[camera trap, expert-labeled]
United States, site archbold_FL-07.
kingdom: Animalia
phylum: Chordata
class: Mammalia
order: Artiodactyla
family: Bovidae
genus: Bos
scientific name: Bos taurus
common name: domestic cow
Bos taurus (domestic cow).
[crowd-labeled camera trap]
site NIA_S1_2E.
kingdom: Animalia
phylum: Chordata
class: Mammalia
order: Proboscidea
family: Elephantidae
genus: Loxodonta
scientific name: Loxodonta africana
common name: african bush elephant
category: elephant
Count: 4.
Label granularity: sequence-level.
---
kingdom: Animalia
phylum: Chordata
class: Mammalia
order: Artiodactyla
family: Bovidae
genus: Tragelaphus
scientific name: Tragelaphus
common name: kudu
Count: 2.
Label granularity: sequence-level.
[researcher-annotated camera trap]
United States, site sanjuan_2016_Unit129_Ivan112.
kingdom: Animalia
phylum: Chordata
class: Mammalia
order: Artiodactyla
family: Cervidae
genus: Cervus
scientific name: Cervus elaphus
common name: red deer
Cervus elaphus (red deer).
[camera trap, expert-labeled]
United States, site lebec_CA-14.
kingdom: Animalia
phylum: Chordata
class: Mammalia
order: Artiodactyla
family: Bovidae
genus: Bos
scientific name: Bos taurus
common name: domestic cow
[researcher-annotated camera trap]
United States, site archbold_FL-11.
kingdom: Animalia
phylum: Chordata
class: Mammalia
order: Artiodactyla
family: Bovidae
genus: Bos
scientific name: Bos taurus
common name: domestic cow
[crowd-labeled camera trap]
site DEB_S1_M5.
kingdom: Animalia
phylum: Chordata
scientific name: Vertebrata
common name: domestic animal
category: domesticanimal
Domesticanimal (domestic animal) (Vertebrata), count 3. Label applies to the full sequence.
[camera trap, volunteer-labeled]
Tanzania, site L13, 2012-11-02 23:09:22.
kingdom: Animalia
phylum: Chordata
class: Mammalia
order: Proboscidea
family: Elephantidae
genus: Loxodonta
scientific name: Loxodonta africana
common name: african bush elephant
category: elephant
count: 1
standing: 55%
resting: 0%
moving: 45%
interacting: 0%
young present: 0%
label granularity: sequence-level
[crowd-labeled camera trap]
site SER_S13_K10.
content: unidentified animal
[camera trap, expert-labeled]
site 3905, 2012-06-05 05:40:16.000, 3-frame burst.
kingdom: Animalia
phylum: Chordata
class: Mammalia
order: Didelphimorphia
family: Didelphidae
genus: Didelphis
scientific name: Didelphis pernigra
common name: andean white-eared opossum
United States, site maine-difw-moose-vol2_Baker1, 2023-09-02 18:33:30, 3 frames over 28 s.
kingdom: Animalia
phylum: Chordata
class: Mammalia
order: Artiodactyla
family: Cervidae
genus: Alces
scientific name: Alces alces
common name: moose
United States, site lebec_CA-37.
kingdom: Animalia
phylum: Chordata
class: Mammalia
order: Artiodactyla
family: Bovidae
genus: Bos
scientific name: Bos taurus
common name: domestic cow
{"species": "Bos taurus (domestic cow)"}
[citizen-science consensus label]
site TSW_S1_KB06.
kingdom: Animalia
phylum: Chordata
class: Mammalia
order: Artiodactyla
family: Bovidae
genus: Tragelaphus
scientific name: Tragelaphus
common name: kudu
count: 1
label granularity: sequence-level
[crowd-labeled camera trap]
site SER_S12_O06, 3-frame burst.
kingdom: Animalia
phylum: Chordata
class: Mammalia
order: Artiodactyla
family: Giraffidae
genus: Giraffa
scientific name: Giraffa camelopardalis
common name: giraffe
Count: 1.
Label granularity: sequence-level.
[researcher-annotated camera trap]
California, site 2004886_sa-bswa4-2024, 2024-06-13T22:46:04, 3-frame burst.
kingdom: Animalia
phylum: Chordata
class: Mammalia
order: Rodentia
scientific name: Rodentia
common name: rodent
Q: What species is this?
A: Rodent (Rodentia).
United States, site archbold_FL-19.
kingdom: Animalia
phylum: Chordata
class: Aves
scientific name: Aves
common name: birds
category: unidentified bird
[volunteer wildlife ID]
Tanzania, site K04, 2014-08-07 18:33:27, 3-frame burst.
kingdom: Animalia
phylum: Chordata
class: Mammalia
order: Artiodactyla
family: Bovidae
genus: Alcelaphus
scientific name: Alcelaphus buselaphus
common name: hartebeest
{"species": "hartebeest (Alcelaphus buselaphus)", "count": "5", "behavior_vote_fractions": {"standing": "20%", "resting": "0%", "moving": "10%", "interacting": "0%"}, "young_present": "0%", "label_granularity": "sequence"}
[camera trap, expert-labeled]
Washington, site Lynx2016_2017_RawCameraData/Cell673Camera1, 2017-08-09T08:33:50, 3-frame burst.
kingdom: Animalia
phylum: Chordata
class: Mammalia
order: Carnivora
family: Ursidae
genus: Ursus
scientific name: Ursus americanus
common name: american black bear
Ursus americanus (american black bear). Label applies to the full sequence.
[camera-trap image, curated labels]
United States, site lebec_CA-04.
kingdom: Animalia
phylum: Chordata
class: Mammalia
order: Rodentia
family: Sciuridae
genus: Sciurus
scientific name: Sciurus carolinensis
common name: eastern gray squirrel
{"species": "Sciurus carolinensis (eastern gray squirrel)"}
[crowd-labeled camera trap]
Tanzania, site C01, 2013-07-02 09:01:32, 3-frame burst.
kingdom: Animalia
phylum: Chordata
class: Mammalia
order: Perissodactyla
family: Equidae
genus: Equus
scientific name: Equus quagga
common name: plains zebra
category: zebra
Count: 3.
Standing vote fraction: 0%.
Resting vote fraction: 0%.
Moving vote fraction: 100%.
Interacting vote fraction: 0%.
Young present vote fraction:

> _Task item_: The task calls for each record to be returned verbatim.

> _Task answer_:
[camera trap, expert-labeled]
United States, site archbold_FL-07.
kingdom: Animalia
phylum: Chordata
class: Mammalia
order: Artiodactyla
family: Bovidae
genus: Bos
scientific name: Bos taurus
common name: domestic cow
Bos taurus (domestic cow).
[crowd-labeled camera trap]
site NIA_S1_2E.
kingdom: Animalia
phylum: Chordata
class: Mammalia
order: Proboscidea
family: Elephantidae
genus: Loxodonta
scientific name: Loxodonta africana
common name: african bush elephant
category: elephant
Count: 4.
Label granularity: sequence-level.
---
kingdom: Animalia
phylum: Chordata
class: Mammalia
order: Artiodactyla
family: Bovidae
genus: Tragelaphus
scientific name: Tragelaphus
common name: kudu
Count: 2.
Label granularity: sequence-level.
[researcher-annotated camera trap]
United States, site sanjuan_2016_Unit129_Ivan112.
kingdom: Animalia
phylum: Chordata
class: Mammalia
order: Artiodactyla
family: Cervidae
genus: Cervus
scientific name: Cervus elaphus
common name: red deer
Cervus elaphus (red deer).
[camera trap, expert-labeled]
United States, site lebec_CA-14.
kingdom: Animalia
phylum: Chordata
class: Mammalia
order: Artiodactyla
family: Bovidae
genus: Bos
scientific name: Bos taurus
common name: domestic cow
[researcher-annotated camera trap]
United States, site archbold_FL-11.
kingdom: Animalia
phylum: Chordata
class: Mammalia
order: Artiodactyla
family: Bovidae
genus: Bos
scientific name: Bos taurus
common name: domestic cow
[crowd-labeled camera trap]
site DEB_S1_M5.
kingdom: Animalia
phylum: Chordata
scientific name: Vertebrata
common name: domestic animal
category: domesticanimal
Domesticanimal (domestic animal) (Vertebrata), count 3. Label applies to the full sequence.
[camera trap, volunteer-labeled]
Tanzania, site L13, 2012-11-02 23:09:22.
kingdom: Animalia
phylum: Chordata
class: Mammalia
order: Proboscidea
family: Elephantidae
genus: Loxodonta
scientific name: Loxodonta africana
common name: african bush elephant
category: elephant
count: 1
standing: 55%
resting: 0%
moving: 45%
interacting: 0%
young present: 0%
label granularity: sequence-level
[crowd-labeled camera trap]
site SER_S13_K10.
content: unidentified animal
[camera trap, expert-labeled]
site 3905, 2012-06-05 05:40:16.000, 3-frame burst.
kingdom: Animalia
phylum: Chordata
class: Mammalia
order: Didelphimorphia
family: Didelphidae
genus: Didelphis
scientific name: Didelphis pernigra
common name: andean white-eared opossum
United States, site maine-difw-moose-vol2_Baker1, 2023-09-02 18:33:30, 3 frames over 28 s.
kingdom: Animalia
phylum: Chordata
class: Mammalia
order: Artiodactyla
family: Cervidae
genus: Alces
scientific name: Alces alces
common name: moose
United States, site lebec_CA-37.
kingdom: Animalia
phylum: Chordata
class: Mammalia
order: Artiodactyla
family: Bovidae
genus: Bos
scientific name: Bos taurus
common name: domestic cow
{"species": "Bos taurus (domestic cow)"}
[citizen-science consensus label]
site TSW_S1_KB06.
kingdom: Animalia
phylum: Chordata
class: Mammalia
order: Artiodactyla
family: Bovidae
genus: Tragelaphus
scientific name: Tragelaphus
common name: kudu
count: 1
label granularity: sequence-level
[crowd-labeled camera trap]
site SER_S12_O06, 3-frame burst.
kingdom: Animalia
phylum: Chordata
class: Mammalia
order: Artiodactyla
family: Giraffidae
genus: Giraffa
scientific name: Giraffa camelopardalis
common name: giraffe
Count: 1.
Label granularity: sequence-level.
[researcher-annotated camera trap]
California, site 2004886_sa-bswa4-2024, 2024-06-13T22:46:04, 3-frame burst.
kingdom: Animalia
phylum: Chordata
class: Mammalia
order: Rodentia
scientific name: Rodentia
common name: rodent
Q: What species is this?
A: Rodent (Rodentia).
United States, site archbold_FL-19.
kingdom: Animalia
phylum: Chordata
class: Aves
scientific name: Aves
common name: birds
category: unidentified bird
[volunteer wildlife ID]
Tanzania, site K04, 2014-08-07 18:33:27, 3-frame burst.
kingdom: Animalia
phylum: Chordata
class: Mammalia
order: Artiodactyla
family: Bovidae
genus: Alcelaphus
scientific name: Alcelaphus buselaphus
common name: hartebeest
{"species": "hartebeest (Alcelaphus buselaphus)", "count": "5", "behavior_vote_fractions": {"standing": "20%", "resting": "0%", "moving": "10%", "interacting": "0%"}, "young_present": "0%", "label_granularity": "sequence"}
[camera trap, expert-labeled]
Washington, site Lynx2016_2017_RawCameraData/Cell673Camera1, 2017-08-09T08:33:50, 3-frame burst.
kingdom: Animalia
phylum: Chordata
class: Mammalia
order: Carnivora
family: Ursidae
genus: Ursus
scientific name: Ursus americanus
common name: american black bear
Ursus americanus (american black bear). Label applies to the full sequence.
[camera-trap image, curated labels]
United States, site lebec_CA-04.
kingdom: Animalia
phylum: Chordata
class: Mammalia
order: Rodentia
family: Sciuridae
genus: Sciurus
scientific name: Sciurus carolinensis
common name: eastern gray squirrel
{"species": "Sciurus carolinensis (eastern gray squirrel)"}
[crowd-labeled camera trap]
Tanzania, site C01, 2013-07-02 09:01:32, 3-frame burst.
kingdom: Animalia
phylum: Chordata
class: Mammalia
order: Perissodactyla
family: Equidae
genus: Equus
scientific name: Equus quagga
common name: plains zebra
category: zebra
Count: 3.
Standing vote fraction: 0%.
Resting vote fraction: 0%.
Moving vote fraction: 100%.
Interacting vote fraction: 0%.
Young present vote fraction:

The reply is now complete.